A recent addition to my Saturday mornings has been an attempt to peacefully read art news over a warm cup of coffee and the sweet tones of a 3-year-old yelling the Paw Patrol theme song in a mix of Dutch and English. I like physicality, so I’ve been reading The Art Newspaper because at this point it seems that 85% of their coverage are topics directly related to my work. This latest editions front page banner headline was: “Old Master upgrades: how dealer James Stunt’s ‘sleepers’ became autograph Van Dycks worth millions“, an article by Georgina Adam and Mark Hollingsworth. In other words, exactly the sort of crimey fraudy stuff that is the butter to my bread, the cream to my coffee, the ear plug to my screamed Paw Patrol theme tune.
This article reports on how Malcolm Rogers, former director of the Museum of Fine Arts Boston, has personally attributed a shocking number of relatively low-cost ‘circle-of’ paintings owned by James Stunt as ‘artist hand’, boosting the total value (in theory) for all those works up about 70mil GBP. Stunt is on trial in the UK for money laundering, so yeah.
Rogers denies doing anything wrong, and even denies authenticating the pieces, stating “it is naïve to think that my opinion had the effect of ‘greatly increasing their value’.” That’s hogwash, he’s the former head of a major museum, which is why I assume that Adam and Hollingsworth didn’t bother to directly call that out. Everyone knows it. Ultimately this reeks of a weird financial relationship that exemplifies how easy it is to manipulate value in the art world.

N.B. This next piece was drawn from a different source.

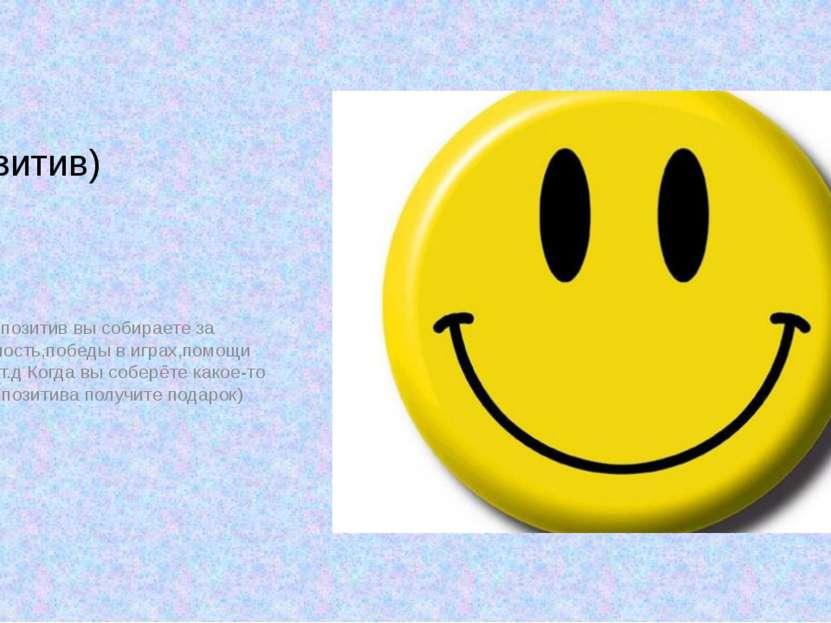 Позитив) Такой позитив вы собираете за активность,победы в играх,помощи нам и...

As I was reading this article (“Paw Patrol, Paw Patrol! Wherever there is trouble! Paw Patrol, Paw Patrol! We zijn al onderweg!“), I was thinking “Malcolm Rogers, isn’t he in my roll-a-dex of people who I thought were a bit shady anyway? Why was that?” Oh yes. The November Collection of Maya Pottery.

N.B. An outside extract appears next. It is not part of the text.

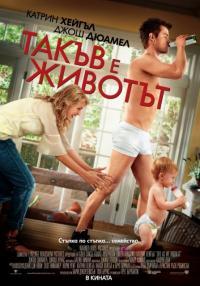 Life as We Know It / Такъв е животът (2010)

So the MFA Boston has a collection of Maya Pottery that was unambiguously, violently, and illegally ripped from hundreds of Maya tombs, causing the utter destruction of countless Maya buildings in the Petén. I say this confidently and with experience, as I have worked in the physical holes that the so-called November Collection created. They should not have that collection. They should never have accepted it. They should return it to Guatemala (and some probably to Belize and Mexico). These are strong words, but to me the November Collection is a personal affront. It has robbed me personally of exciting information about my favourite topic in the world: the Maya. Weirdly, it has even put me in physical danger as I had to work inside the rough looters holes it created. Sigh.
Anyhow, Rogers wasn’t director of the MFA when they accepted the November Collection (which, I note, caused a public outcry…). However when issues related to the collection hit the press again in the late 1990s, Rogers was quoted as saying that the MFA conducted “lavish due diligence” on the pieces and that he was convinced that museum acquired the pieces legally.

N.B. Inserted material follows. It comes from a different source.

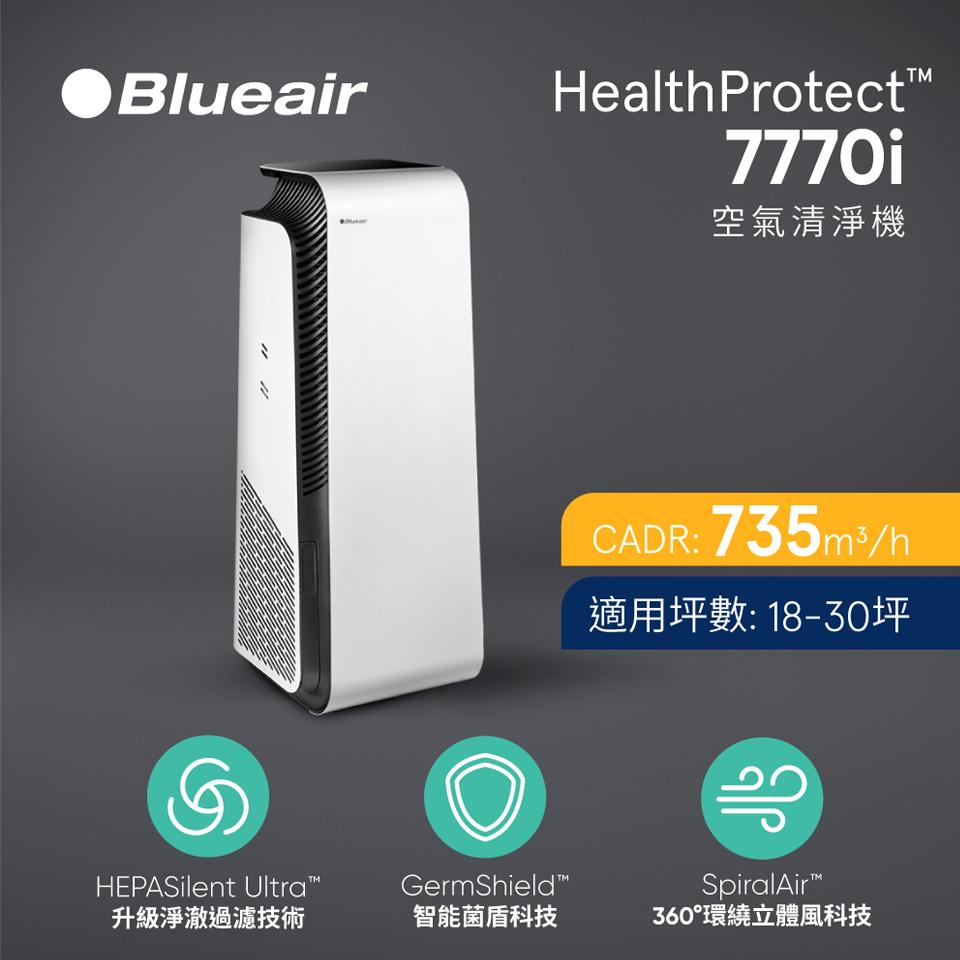 Blueair 18-30坪全天候除菌7770i清淨機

Problem is that the MFA’s own lawyer from the time went on the record saying that they basically were unaware of Guatemala’s 1947 law on the topic and that he knew the collection was exported from Guatemala without permits. He said he knew that the Guatemalan government, distracted by their civil war, didn’t even know the pieces were out of Guatemala and because they didn’t know they couldn’t raise a formal objection to the acquisition, so the MFA could just go along and proceed.
In other words this ‘lavish due diligence’ Rogers believed in was basically an attorney who didn’t bother to find Guatemala’s relevant law (which bars export without a permit), who knew none of the pieces had an export permit, and who was pro not even asking Guatemala about the pieces so that they couldn’t raise an objection. So really, taking advantage of devastating civil war (and genocide!!) for the museum’s advantage. Umm. Yeah.
So for the past 10 years I’ve classified Rogers in my head as someone who was willing to not be truthful when it suited him. This Art Newspaper article seems to show that if you wait long enough, the same names will turn up again and again…
[Image of Homul-style vase from the November Collection in the MFA. I chose this vase because there is every chance that I have literally worked in the hole that this vase came out of. No way to be sure but the type is named after the site of Homul, which I worked at years ago. That site is heavily looted. The result are the disarticulated contents of the MFA’s collection. Yes, this is personal.]